Через несколько часов, когда Оруэлл вернулся с ужина, он увидел:

«У каждого окна были выставлены вооружённые часовые, возле дома на улице дежурила небольшая группа бойцов ударного батальона, проверявших документы случайных прохожих. Проехала, щетинясь стволами винтовок, патрульная машина анархистов»15.

Вряд ли можно сомневаться в том, что реакция рядовых анархистов и поумистов Барселоны на попытку захвата «Ла Телефоники» была стихийной. Чтобы убедиться, что это выступление не было заранее спланировано лидерами ПОУМ и НКТ, достаточно отметить тот факт, что их газеты, поумовская «Борьба» и анархо-синдикалистская «Рабочая солидарность», издавались в районах, которые не контролировались рабочими силами, и не было принято никаких мер, чтобы защитить их или переместить, прежде чем начались столкновения16.

Тем не менее Хуан Гарсия Оливер много лет спустя в своих мемуарах задавался вопросом: не могли ли сэнэтисты на баррикадах получать, по крайней мере в первый день боёв, поддержку и даже указания от Хулиана Мерино, лидера профсоюза портовых рабочих НКТ. Гарсия Оливер пишет, что вскоре после его прибытия в Барселону 4 мая, когда он хотел воспользоваться таксофоном в региональной штаб-квартире НКТ–ФАИ, аппарат был занят Мерино, который вёл долгие переговоры с разными людьми. Однако руководители региональной организации сказали Гарсии Оливеру, что Мерино не получал никакого официального назначения и что они до сих пор не могут установить постоянную связь с баррикадами и другими центрами сопротивления анархистов17.

В то же время ясно, что члены «Либертарной молодёжи» играли особую роль в этом выступлении, начавшемся после нападения на «Ла Телефонику». Много лет спустя Фидель Миро, который в мае 1937 г. возглавлял «Либертарную молодёжь», говорил, что они являлись «ядром» анархического сопротивления на большей части Барселоны. Он отмечал, что подростки, состоявшие в ЛМ, активно патрулировали городские районы с самодельными бомбами на поясе, которые оказывались весьма эффективными в уличных схватках с бойцами ОСПК и полицией18.

Задание A. Перечислите всех людей, которые поимённо упоминаются в отрывке о боях в Барселоне.
Задание B. Какую организацию, согласно отрывку о боях в Барселоне, возглавлял Фидель Миро в мае 1937 года?
Задание C. Допишите отрывок о боях в Барселоне, начав сразу после его последнего предложения.
Строки ниже здесь никак не используются.

Строки.
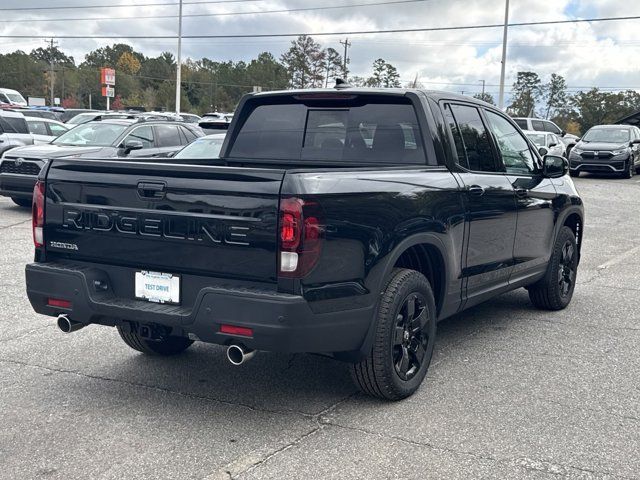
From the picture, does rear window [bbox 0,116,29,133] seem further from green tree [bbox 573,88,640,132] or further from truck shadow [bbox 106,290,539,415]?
green tree [bbox 573,88,640,132]

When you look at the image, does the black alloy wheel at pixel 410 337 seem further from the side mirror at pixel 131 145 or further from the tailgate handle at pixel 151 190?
the side mirror at pixel 131 145

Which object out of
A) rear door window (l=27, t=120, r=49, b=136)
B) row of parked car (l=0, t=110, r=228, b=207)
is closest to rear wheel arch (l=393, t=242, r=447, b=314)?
row of parked car (l=0, t=110, r=228, b=207)

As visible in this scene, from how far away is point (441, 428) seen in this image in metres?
4.25

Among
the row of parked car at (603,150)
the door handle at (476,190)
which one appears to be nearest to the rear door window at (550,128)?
→ the row of parked car at (603,150)

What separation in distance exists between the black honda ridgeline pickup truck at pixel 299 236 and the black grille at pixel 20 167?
8308mm

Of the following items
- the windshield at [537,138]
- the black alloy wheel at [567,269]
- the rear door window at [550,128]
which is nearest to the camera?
the black alloy wheel at [567,269]

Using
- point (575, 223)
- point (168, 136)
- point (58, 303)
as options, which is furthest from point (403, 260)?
point (168, 136)

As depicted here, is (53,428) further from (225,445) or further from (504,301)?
(504,301)

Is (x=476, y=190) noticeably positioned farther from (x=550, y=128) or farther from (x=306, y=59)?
(x=306, y=59)

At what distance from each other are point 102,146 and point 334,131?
9.58m

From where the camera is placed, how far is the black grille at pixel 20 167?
43.1 ft

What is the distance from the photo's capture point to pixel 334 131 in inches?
215

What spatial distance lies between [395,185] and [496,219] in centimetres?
151

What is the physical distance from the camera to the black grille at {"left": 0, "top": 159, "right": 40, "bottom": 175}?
1312 cm
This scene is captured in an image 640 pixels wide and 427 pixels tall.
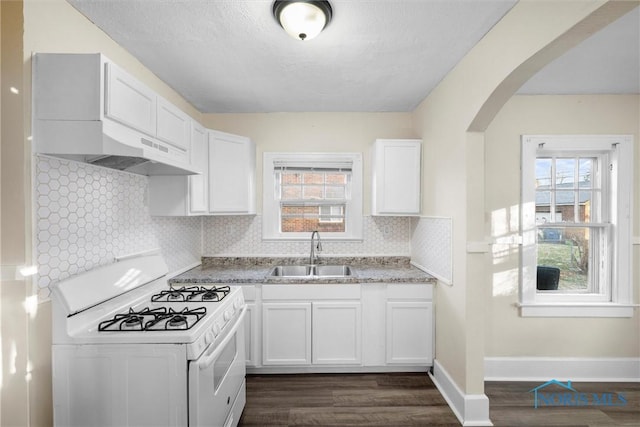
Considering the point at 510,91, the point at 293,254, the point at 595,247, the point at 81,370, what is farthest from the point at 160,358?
the point at 595,247

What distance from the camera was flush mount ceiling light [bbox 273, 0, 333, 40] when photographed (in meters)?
1.46

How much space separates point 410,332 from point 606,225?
1928 mm

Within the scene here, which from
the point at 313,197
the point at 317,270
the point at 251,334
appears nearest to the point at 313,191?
the point at 313,197

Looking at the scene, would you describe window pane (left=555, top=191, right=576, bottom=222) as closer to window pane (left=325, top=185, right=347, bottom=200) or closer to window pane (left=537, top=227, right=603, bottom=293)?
window pane (left=537, top=227, right=603, bottom=293)

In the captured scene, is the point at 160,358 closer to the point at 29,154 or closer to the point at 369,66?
the point at 29,154

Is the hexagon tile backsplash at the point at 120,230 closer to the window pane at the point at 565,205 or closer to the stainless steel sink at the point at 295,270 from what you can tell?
the stainless steel sink at the point at 295,270

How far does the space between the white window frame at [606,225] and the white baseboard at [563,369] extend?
1.27ft

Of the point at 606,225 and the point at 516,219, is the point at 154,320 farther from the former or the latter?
the point at 606,225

Ответ A. Оруэлл, Хуан Гарсия Оливер, Хулиан Мерино, Фидель Миро.

Ответ B. «Либертарную молодёжь».

Ответ C.
Через несколько часов после начала противостояния региональное и национальное руководство НКТ–ФАИ начало переговоры с каталонским правительством и ОСПК. Лидеры НКТ–ФАИ ежечасно призывали своих сторонников сложить оружие, однако конфликт, то затухая, то вновь разгораясь, продолжался больше трёх дней.

Аугустин Сухи писал, что 4 мая «в первые часы утра началась стрельба в центре города. Дворец юстиции был занят полицией. Бои вспыхивали повсюду. Несколько штаб-квартир НКТ были захвачены полицией»19. Кроме того, согласно Сухи, «около 5 часов дня произошёл исключительно жестокий и кровавый инцидент на Виа-Дуррути [бывшая Виа-Лаетана], недалеко от Дома НКТ–ФАИ, где располагался Региональный комитет этих двух организаций. Два автомобиля ехали в Региональный комитет со стороны доков. Примерно в 300 метрах от Дома была баррикада, которую занимали каталонские полицейские и члены ОСПК с красными повязками на рукавах. Когда автомобили подъехали к баррикаде, находившимся в них людям приказали остановиться и сдать оружие. Когда они вышли из автомобилей, чтобы выполнить этот приказ, их расстреляли из винтовок…»20

Региональное руководство НКТ–ФАИ находилось в самом центре основного района, контролировавшегося силами полиции и ОСПК, между Пласа-де-Каталунья и Пуэрта-дель-Анхель. Было ясно, что Дом НКТ является наиболее вероятной целью нападения этих сил. Сухи комментировал:

«Поскольку стало очевидно, что полиция не только не собирается прекратить нападения, но и готовится напасть на расположение самого Регионального комитета, Комитет обороны решил вызвать с военных заводов два бронеавтомобиля для защиты Дома и находившихся в нём людей. Они прибыли вечером и находились в боевой готовности в течение всего периода столкновений»21.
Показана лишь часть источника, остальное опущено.